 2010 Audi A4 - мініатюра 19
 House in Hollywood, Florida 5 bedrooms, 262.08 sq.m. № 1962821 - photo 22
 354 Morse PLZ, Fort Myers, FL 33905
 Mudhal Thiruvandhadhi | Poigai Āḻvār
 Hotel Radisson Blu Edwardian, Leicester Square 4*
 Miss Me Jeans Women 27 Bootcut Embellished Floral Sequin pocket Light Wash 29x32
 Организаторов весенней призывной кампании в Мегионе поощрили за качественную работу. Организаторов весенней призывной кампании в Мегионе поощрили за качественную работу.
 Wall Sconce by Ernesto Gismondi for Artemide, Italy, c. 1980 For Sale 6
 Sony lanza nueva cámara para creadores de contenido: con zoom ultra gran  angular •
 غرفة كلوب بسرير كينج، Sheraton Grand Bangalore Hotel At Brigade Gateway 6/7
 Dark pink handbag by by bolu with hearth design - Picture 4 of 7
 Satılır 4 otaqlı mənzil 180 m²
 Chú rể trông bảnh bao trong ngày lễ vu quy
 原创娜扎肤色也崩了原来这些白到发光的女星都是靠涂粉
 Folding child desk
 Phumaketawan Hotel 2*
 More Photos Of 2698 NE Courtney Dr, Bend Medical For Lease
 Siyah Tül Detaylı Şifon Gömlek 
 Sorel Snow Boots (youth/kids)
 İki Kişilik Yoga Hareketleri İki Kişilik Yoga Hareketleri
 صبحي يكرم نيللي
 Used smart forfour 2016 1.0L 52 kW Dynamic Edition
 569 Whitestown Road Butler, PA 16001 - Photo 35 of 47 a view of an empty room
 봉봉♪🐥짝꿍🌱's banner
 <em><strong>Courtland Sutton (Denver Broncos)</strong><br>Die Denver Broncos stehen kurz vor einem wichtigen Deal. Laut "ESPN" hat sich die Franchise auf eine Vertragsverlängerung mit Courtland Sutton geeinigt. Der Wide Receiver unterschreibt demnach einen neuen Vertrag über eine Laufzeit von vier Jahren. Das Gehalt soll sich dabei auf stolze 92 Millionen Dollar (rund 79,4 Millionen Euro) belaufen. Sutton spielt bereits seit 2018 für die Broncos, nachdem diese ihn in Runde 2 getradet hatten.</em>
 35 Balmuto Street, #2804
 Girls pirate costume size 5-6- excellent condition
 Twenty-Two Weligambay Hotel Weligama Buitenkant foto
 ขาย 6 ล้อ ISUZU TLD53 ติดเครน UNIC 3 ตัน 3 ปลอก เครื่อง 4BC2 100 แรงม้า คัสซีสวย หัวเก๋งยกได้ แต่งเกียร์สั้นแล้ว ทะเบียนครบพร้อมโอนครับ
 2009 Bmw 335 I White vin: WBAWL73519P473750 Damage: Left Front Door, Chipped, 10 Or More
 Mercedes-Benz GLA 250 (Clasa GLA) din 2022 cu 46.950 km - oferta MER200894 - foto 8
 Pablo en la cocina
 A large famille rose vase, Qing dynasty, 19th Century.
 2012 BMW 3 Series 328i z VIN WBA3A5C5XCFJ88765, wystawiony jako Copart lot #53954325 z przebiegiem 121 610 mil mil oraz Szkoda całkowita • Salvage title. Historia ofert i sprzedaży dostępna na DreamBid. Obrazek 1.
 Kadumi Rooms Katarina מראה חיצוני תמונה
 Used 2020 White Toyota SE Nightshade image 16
* * *
**ACTIVITY:** Rewrite the records from the very first line through the line that contains "صبحي يكرم نيللي", changing "Folding" to "Foldable" and leaving the rest as it is.

**REPLY:**
 2010 Audi A4 - мініатюра 19
 House in Hollywood, Florida 5 bedrooms, 262.08 sq.m. № 1962821 - photo 22
 354 Morse PLZ, Fort Myers, FL 33905
 Mudhal Thiruvandhadhi | Poigai Āḻvār
 Hotel Radisson Blu Edwardian, Leicester Square 4*
 Miss Me Jeans Women 27 Bootcut Embellished Floral Sequin pocket Light Wash 29x32
 Организаторов весенней призывной кампании в Мегионе поощрили за качественную работу. Организаторов весенней призывной кампании в Мегионе поощрили за качественную работу.
 Wall Sconce by Ernesto Gismondi for Artemide, Italy, c. 1980 For Sale 6
 Sony lanza nueva cámara para creadores de contenido: con zoom ultra gran  angular •
 غرفة كلوب بسرير كينج، Sheraton Grand Bangalore Hotel At Brigade Gateway 6/7
 Dark pink handbag by by bolu with hearth design - Picture 4 of 7
 Satılır 4 otaqlı mənzil 180 m²
 Chú rể trông bảnh bao trong ngày lễ vu quy
 原创娜扎肤色也崩了原来这些白到发光的女星都是靠涂粉
 Foldable child desk
 Phumaketawan Hotel 2*
 More Photos Of 2698 NE Courtney Dr, Bend Medical For Lease
 Siyah Tül Detaylı Şifon Gömlek 
 Sorel Snow Boots (youth/kids)
 İki Kişilik Yoga Hareketleri İki Kişilik Yoga Hareketleri
 صبحي يكرم نيللي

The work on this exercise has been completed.